Expressions and Equations
Graph of an Inequality
A graph that shows all of the solutions of an inequality on a number line.
Expression
A mathematical phrase containing numbers, operations, and/or variables. Examples: 12+6,18+3×4, 8+x, 6×a-b
Algebraic (Expression)
A mathematical phrase that includes one or more variables.
Inequality
A mathematical sentence that compares expressions. It contains the symbols <,>,≤,or ≥. Examples: x-4<-14, x+5≥-67
Equation
A mathematical sentence that uses an equal sign, =, to show that two expressions are equal. 4x=16, a+7=21
Coefficient
A number which multiplies a variable. 3 is the coefficient in 3x.
Variable
A symbol, usually a letter, that represents a quantity or number. x is a variable in 2x+1.
Constant
A term that has a number but no variable. In the expression 2x+8, the term 8 is a constant term.
Variable Term
A term that has a variable.
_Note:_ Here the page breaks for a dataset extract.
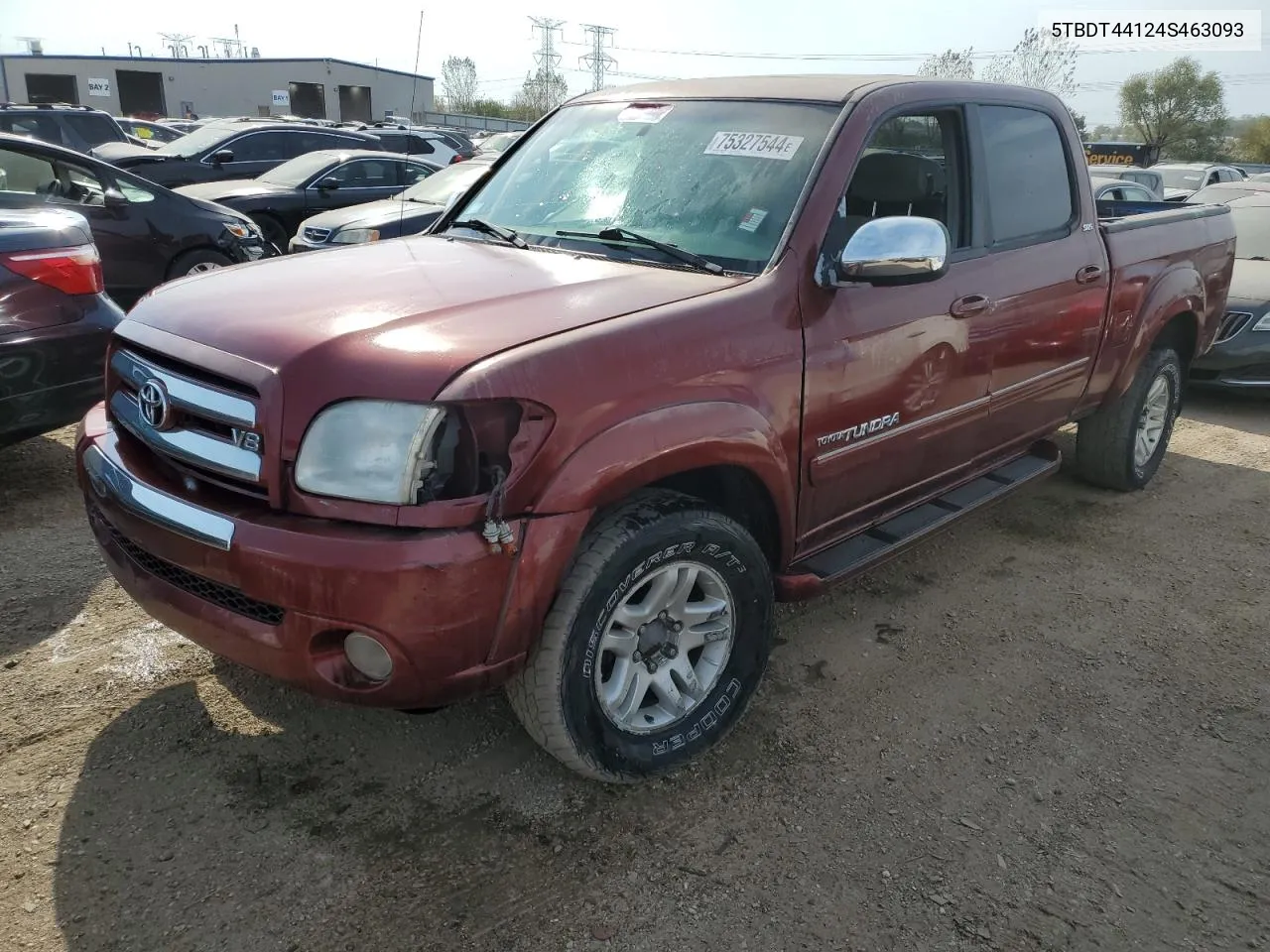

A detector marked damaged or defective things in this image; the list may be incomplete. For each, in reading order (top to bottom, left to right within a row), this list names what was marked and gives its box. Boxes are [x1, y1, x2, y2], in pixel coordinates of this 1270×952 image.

cracked windshield [451, 98, 837, 271]
damaged headlight [297, 401, 451, 508]
dented fender [528, 404, 787, 565]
In the expression 2x+8, the term 2x is a variable term.
Solution (of an equation)
A value that makes an equation true. 6 is the solution of the equation x-4=2.
Simplest Form (of an algebraic expression)
An algebraic expression is in simplest form if it has no like terms and no parentheses. 6-9a,3t+5
Numerical Expression
An expression that contains only numbers and operations (no variables). Examples: 12+6,18+3×4
Equivalent Equations
Equations that have the same solution(s). 2x-8=0 and 2x=8
Equivalent Expressions
Expressions with the same value.
Division Property of Inequality
If you divide each side of an inequality by the same positive number, the inequality remains true. If you divide each side of an inequality by the same negative number, the inequality symbol must be reversed for the inequality to remain true.
Multiplication Property of Inequality
If you multiply each side of an inequality by the same positive number, the inequality remains true. If you multiply each side of an inequality by the same negative number, the direction of the inequality symbol must be reversed for the inequality to remain true.
Subtraction Property of Inequality
If you subtract the same number from each side of an inequality, the inequality remains true.
Inverse Operations
Operations that "undo" each other, such as addition and subtraction or multiplication and division.
Evaluate
Substitute a number for each variable in an algebraic expression. Then use the order of operations to find the value of the numerical expression.
Like Terms
Terms of an algebraic expression that have the same variables raised to the same exponents. Examples: 4 and 8, 2x and 7x.
Order of Operations
The order in which to perform operations when evaluating expressions with more than one operation. For example, to evaluate 5+2×3 you perform the multiplication before the addition.
Terms
The parts of an expression that are added together. The terms 4x+7 are 4x and 7.
Addition Property of Inequality
The sum of an integer and its additive inverse is zero. 8+(-8)=0.
Distributive Property
To multiply a sum or difference by a number, multiply each number in the sum or difference by the number outside the parentheses.
Simplify (an expression)
To remove brackets, unnecessary terms, and numbers.